Im jetzigen Fall geht es um den Großen Preis von Australien. Hamilton hatte beim Saisonauftakt während einer Safety-Car-Phase, in der Überholen verboten ist, Jarno Trulli vorbeigelassen. Hamilton hatte bei der Anhörung vor den Rennkommissaren bestritten, Anweisungen für sein Manöver gehabt zu haben. Durch seine Aussagen hatte Toyota-Pilot Trulli eine 25-Sekunden-Zeitstrafe erhalten und seinen dritten Platz an Hamilton verloren.

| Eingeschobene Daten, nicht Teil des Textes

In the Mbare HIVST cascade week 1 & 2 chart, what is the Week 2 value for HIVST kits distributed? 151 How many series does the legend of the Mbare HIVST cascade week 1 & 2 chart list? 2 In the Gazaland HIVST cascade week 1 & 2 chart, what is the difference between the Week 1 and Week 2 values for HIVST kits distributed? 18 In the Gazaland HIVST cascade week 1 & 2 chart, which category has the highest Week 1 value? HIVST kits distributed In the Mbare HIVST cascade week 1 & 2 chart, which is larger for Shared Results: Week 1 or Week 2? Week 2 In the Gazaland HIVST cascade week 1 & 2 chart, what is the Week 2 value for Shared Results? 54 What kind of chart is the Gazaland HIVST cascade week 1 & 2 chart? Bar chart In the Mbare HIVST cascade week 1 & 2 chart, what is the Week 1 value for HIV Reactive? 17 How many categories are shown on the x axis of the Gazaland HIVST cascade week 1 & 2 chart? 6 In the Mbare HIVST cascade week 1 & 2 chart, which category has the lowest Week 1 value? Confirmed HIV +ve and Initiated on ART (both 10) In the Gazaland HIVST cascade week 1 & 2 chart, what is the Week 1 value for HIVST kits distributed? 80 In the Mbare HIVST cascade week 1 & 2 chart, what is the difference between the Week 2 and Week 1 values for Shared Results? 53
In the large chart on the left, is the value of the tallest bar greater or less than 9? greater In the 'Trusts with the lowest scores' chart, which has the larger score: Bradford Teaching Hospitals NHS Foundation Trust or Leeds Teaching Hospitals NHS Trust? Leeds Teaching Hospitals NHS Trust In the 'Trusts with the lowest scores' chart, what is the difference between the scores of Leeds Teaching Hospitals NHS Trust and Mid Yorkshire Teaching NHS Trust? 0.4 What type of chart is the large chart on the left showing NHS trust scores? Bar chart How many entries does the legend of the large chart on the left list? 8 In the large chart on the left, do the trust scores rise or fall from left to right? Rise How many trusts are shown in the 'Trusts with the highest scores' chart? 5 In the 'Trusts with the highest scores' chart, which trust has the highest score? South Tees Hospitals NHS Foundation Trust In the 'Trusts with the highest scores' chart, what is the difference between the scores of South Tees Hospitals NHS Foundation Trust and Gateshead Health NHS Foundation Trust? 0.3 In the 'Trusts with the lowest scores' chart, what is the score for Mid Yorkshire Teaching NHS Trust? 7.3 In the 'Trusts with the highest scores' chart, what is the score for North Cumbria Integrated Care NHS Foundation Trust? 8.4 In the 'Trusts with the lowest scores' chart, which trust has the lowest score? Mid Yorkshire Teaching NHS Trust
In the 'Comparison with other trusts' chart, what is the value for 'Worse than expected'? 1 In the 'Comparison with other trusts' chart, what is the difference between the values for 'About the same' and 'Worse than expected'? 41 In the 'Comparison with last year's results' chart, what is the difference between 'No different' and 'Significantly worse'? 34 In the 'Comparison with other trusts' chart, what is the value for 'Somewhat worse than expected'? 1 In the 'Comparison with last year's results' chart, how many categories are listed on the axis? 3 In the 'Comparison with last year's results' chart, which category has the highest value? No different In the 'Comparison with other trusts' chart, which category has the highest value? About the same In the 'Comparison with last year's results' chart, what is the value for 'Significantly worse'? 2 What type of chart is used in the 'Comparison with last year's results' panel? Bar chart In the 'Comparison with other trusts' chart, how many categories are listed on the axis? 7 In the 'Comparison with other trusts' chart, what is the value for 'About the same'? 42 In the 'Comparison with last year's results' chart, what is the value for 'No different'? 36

Später stellte sich heraus, dass McLaren-Mercedes seinem Piloten über Boxenfunk sehr wohl mitgeteilt hatte, Trulli passieren zu lassen. Der FIA lagen dazu auch Tonbänder der britischen BBC und der Funkverkehr vor. Trulli erhielt nachträglich Platz drei zurück, der Brite wurde disqualifiziert. McLaren hatte seinen Sportdirektor Dave Ryan, der Hamilton zu der Anhörung begleitet und ihm angeblich zum Verschweigen der Team- Anweisung geraten hatte, einige Tage später suspendiert.

Gerüchten zufolge soll aber Dennis seinen Angestellten und den Piloten dazu gedrängt haben, nicht die Wahrheit zu sagen. Meldungen, der ehemalige Teamchef habe 80 SMS verschickt, hatte ein leitendes Teammitglied gegenüber der Deutschen Presse-Agentur dpa als "lächerlich und schon rein zeitlich gar nicht möglich" bezeichnet.